By Wednesday, the rally had turned aggressive. WTI settled at $106.88, its highest level since early April, while Brent pushed above $118 and later traded near $120 after hours.

The move reflected a market losing confidence in a quick diplomatic solution. President Trump was reported to be unhappy with Iran’s latest proposal, and traders began preparing for the chance that the blockade and Hormuz disruption could last longer.

Goldman Sachs also raised its oil price forecasts this week, citing tighter supply from the Middle East. That added weight to the bullish argument because major banks were now adjusting their outlook to reflect the supply shock.

Thursday Pullback Does Not Erase the Bullish Week

On Thursday, crude turned volatile. Prices spiked early, with WTI reaching the weekly high of $110.93, before pulling back. That retreat looked more like profit-taking than a full change in sentiment.

The market had already rallied hard from Monday’s low, so some selling was expected. Traders also reacted to shifting headlines about possible U.S. military action and the lack of clear progress in talks with Iran.

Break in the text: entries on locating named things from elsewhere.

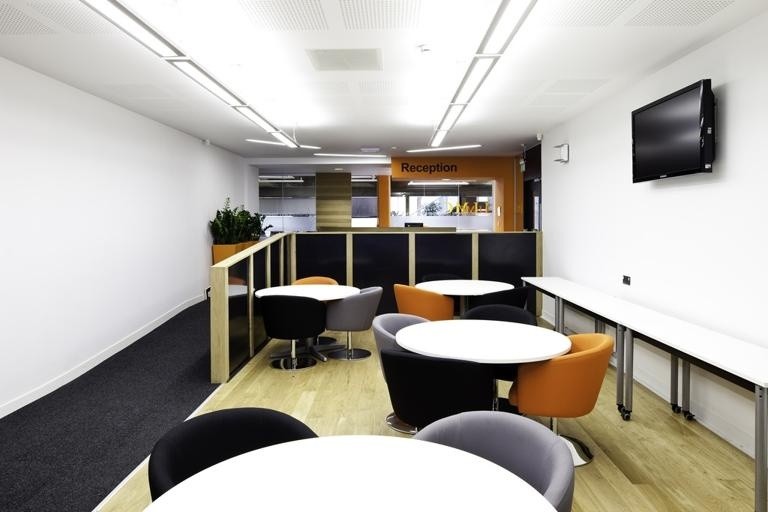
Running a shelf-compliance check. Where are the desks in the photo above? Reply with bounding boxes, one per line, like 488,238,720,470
520,277,767,511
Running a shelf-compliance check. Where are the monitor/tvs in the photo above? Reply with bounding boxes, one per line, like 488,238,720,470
631,79,716,184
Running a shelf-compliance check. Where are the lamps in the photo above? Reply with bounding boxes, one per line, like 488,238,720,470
313,153,387,157
245,139,322,151
79,0,299,150
427,0,538,148
406,144,482,153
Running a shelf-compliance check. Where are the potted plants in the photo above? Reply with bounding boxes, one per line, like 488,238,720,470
209,195,274,265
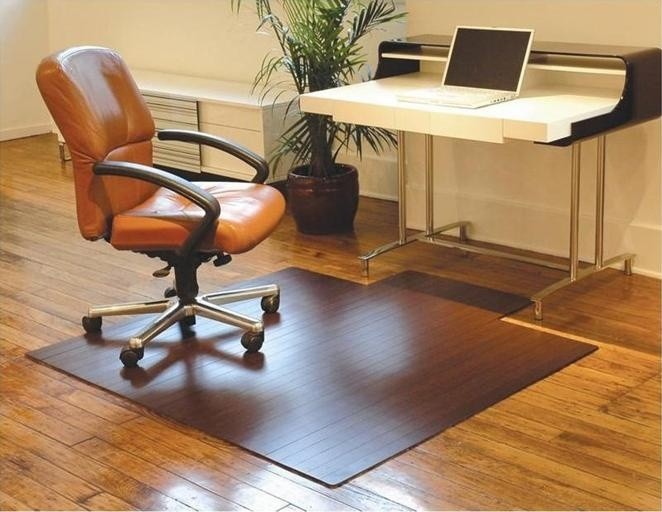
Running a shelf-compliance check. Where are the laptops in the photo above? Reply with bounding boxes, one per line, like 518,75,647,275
395,25,535,109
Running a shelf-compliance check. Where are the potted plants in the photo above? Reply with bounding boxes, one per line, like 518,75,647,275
229,0,410,234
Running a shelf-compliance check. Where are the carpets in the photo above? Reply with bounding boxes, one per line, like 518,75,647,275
25,265,601,486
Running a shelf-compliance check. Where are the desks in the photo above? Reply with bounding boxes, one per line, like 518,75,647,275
299,32,661,321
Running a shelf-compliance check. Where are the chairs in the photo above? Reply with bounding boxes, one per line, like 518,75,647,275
36,46,288,366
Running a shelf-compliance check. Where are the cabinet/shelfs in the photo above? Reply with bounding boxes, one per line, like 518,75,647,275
58,71,313,186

Still, even after the pullback, June WTI remained sharply higher for the week. Holding near $105.88 after such a large move shows that the market is still carrying a strong risk premium.

Weekly Light Crude Oil Futures

WTI

Trend Indicator Analysis

The main trend is up according to the weekly swing chart and moving average analysis. Despite the volatility the past nine weeks, sellers have not been able to take out any significant bottoms, which is helping to keep the uptrend intact. A trade through $110.93 will signal a resumption of the uptrend. A sustained trade under $78.97 will shift momentum to the downside.

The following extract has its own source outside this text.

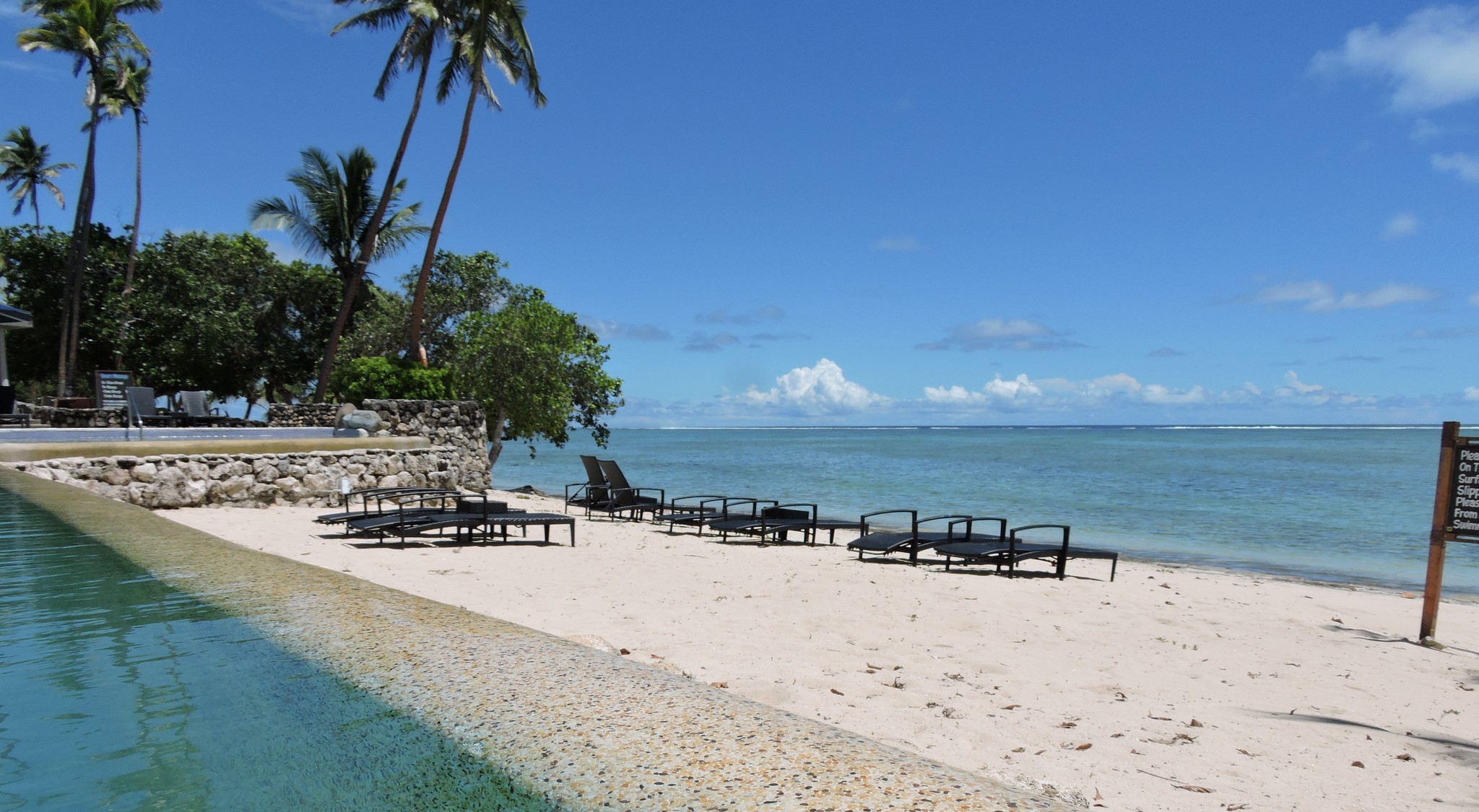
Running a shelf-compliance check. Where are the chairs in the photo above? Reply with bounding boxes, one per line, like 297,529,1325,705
179,390,233,429
125,387,173,430
564,456,1119,582
316,485,575,546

The 52-week moving average is $66.45 and the nearest main bottom is at $55.12. Since these levels are not likely to be taken out over the near-term, the market will remain in “buy the dip” mode until the trend changes to down.

The short-term range is $78.97 to $110.93. Its retracement zone at $94.95 to $91.18 is support. The long-term range is $55.12 to $110.93. Its 50% to 61.8% retracement zone is $83.02 to $76.44.

There are upside objectives at $117.63 and $119.48. These are previous nearby futures tops. The next two tops at $123.00 and $130.50 are from the start of the Russia-Ukraine War.

The potential support areas look for structured than the tops, which suggests a floor is forming that could provide support even after the war ends. The previous tops were all formed by speculative spikes that were gone in a flash. This suggests that trying to pick an eventual top will be a difficult task.

Weekly Technical Forecast

The direction of the Weekly June Crude Oil futures contract for the week-ending May 8 is likely to be determined by trader reaction to $94.95 and $91.18.

Bullish Scenario

A sustained move above $94.95 will signal the presence of buyers. This move could create the upside momentum needed to challenge $117.63 to $130.50.

Bearish Scenario

A sustained move under the pivot at $91.18 will indicate the presence of sellers. This could create the downside pressure needed to retest the retracement zone at $83.02 to $76.44.

Oil Prices Forecast: Bullish Bias Holds

The short-term oil prices forecast remains bullish heading into Friday’s session. The market is being supported by real supply concerns, not just emotion. The U.S.-Iran standoff, stalled peace efforts, record U.S. exports, falling inventories, and UAE-related uncertainty all helped drive this week’s rally.

That said, traders should expect sharp swings. If there is progress on reopening the Strait of Hormuz or restarting talks, some risk premium could come out fast. But without a clear diplomatic breakthrough, buyers are likely to stay active.

Right now, the market is still pricing in supply risk. Until that changes, dips are likely to find buyers even after this week’s sharp move.

Technically, I think there is going to more selling pressure if prices spike into previous resistance areas. Oil tops tend to form fast.  Buyers are likely to come in on dips rather than chase higher prices to better control the risk.